Começo por me interrogar sobre a existência de alternativas à política externa portuguesa, tal como tem vindo a ser definida desde o I Governo Provisório, saído da Revolução dos Cravos, com os enriquecimentos e as sucessivas adaptações decorrentes nas diversas conjunturas internacionais. Deve reconhecer-se, verdadeiramente, que não há.

As opções resultaram do próprio sentido da Revolução de Abril: paz; descolonização; relações com todos os países do Mundo; cooperação leal com as Nações Unidas e com as suas Agências especializadas; inserção na CEE e, depois, na UE; presença de Portugal na Aliança Atlântica (NATO); participação na OSCE; cooperação especial com os países de língua oficial portuguesa (CPLP); acompanhamento da Comunidade Ibero-Americana, tendo em atenção especial o Brasil; defesa da língua portuguesa; valorização da presença e da memória de Portugal no Mundo, nomeadamente através da dinamização das comunidades emigrantes portuguesas; defesa de uma política externa transparente — de paz, de segurança colectiva e de defesa dos direitos humanos.

Não havendo alternativas às opções feitas, haverá seguramente muito trabalho inovador a realizar — imaginativo, coordenado, persistente — para imprimir maior rigor, coerência e eficácia à política externa portuguesa e a tornar conhecida pela nossa própria opinião pública. Sente-se a necessidade de gerir melhor os recursos humanos e materiais existentes, evitando desperdícios e sobreposições e tendo uma maior atenção à relação gastos/resultados; de atribuir maior consistência e dinamismo às diversas “frentes” externas em que se actua, definindo claramente prioridades, uma vez que os recursos são limitados; de defender os grandes valores que dimanam da Constituição da República e do humanismo universalista português. A nossa política externa deve saber ter Causas e defendê-las. A título de exemplo, citarei o mar e os Oceanos que deveriam ser uma delas, de modo a atrair para Portugal a sede das respectivas organizações internacionais (como esteve quase a conseguir-se). Era o que decorria do esforço notável da Expo/98 e do Relatório apresentado às Nações Unidas pela Comissão Mundial Independente para os Oceanos, que teve sede em Lisboa. Infelizmente não se deu suficiente atenção e continuidade ao projecto.

**DADOS FORNECIDOS**
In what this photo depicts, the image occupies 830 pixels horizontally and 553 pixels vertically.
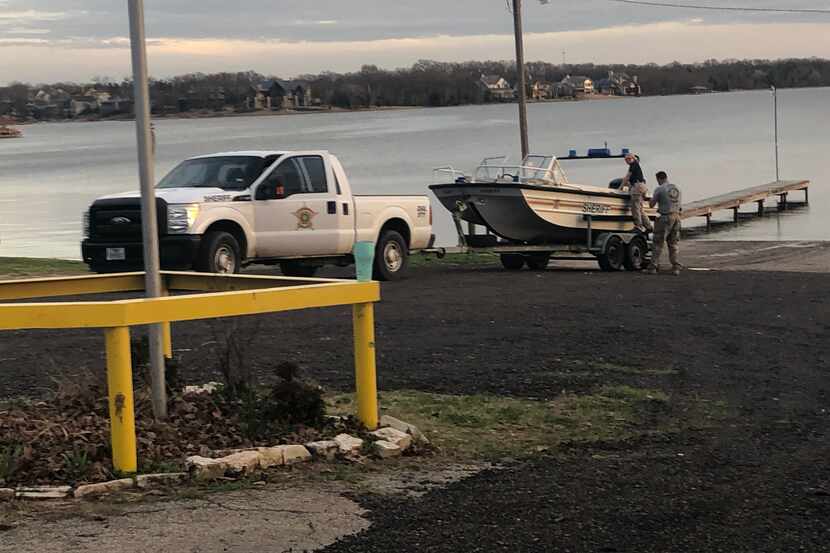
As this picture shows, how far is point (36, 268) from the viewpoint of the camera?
22.8 m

**DESAFIOS**
a – Transcreva, do texto sobre a política externa portuguesa, o trecho que abre com as palavras "As opções resultaram" e fecha com "dos direitos humanos.".
b – Dê seguimento ao texto sobre a política externa portuguesa a partir do ponto em que ele termina.

**RESPOSTAS DO EXERCÍCIO**
a –
As opções resultaram do próprio sentido da Revolução de Abril: paz; descolonização; relações com todos os países do Mundo; cooperação leal com as Nações Unidas e com as suas Agências especializadas; inserção na CEE e, depois, na UE; presença de Portugal na Aliança Atlântica (NATO); participação na OSCE; cooperação especial com os países de língua oficial portuguesa (CPLP); acompanhamento da Comunidade Ibero-Americana, tendo em atenção especial o Brasil; defesa da língua portuguesa; valorização da presença e da memória de Portugal no Mundo, nomeadamente através da dinamização das comunidades emigrantes portuguesas; defesa de uma política externa transparente — de paz, de segurança colectiva e de defesa dos direitos humanos.

b –
Portugal é hoje um país democrático, prestigiado, inserido na UE — um espaço de paz, de liberdade, de desenvolvimento sustentado e de solidariedade — e tem laços afectivos e interesses em África, na América Latina e noutros pontos do Mundo, donde resulta que a sua política externa deve ser participada, criativa e aberta — não rotineira e seguidista das grandes potências — porque só assim poderá pôr em relevo a “excepcionalidade” portuguesa, o nosso maior capital.

Para um país de reduzida dimensão, como Portugal, que regressou às suas fronteiras europeias depois de um longo passado colonial, com uma gloriosa história multissecular de descobertas, conquistas e ocupações, com uma língua hoje falada por 200 milhões de seres humanos — a terceira língua europeia mais falada no Mundo — e uma importante diáspora espalhada pelos cinco continentes, que nos cumpre defender e que, felizmente, continua afectiva e estreitamente ligada à mãe-Pátria, a afirmação de uma política externa coerente, aberta à mudança do tempo, dinâmica e progressista é extremamente importante.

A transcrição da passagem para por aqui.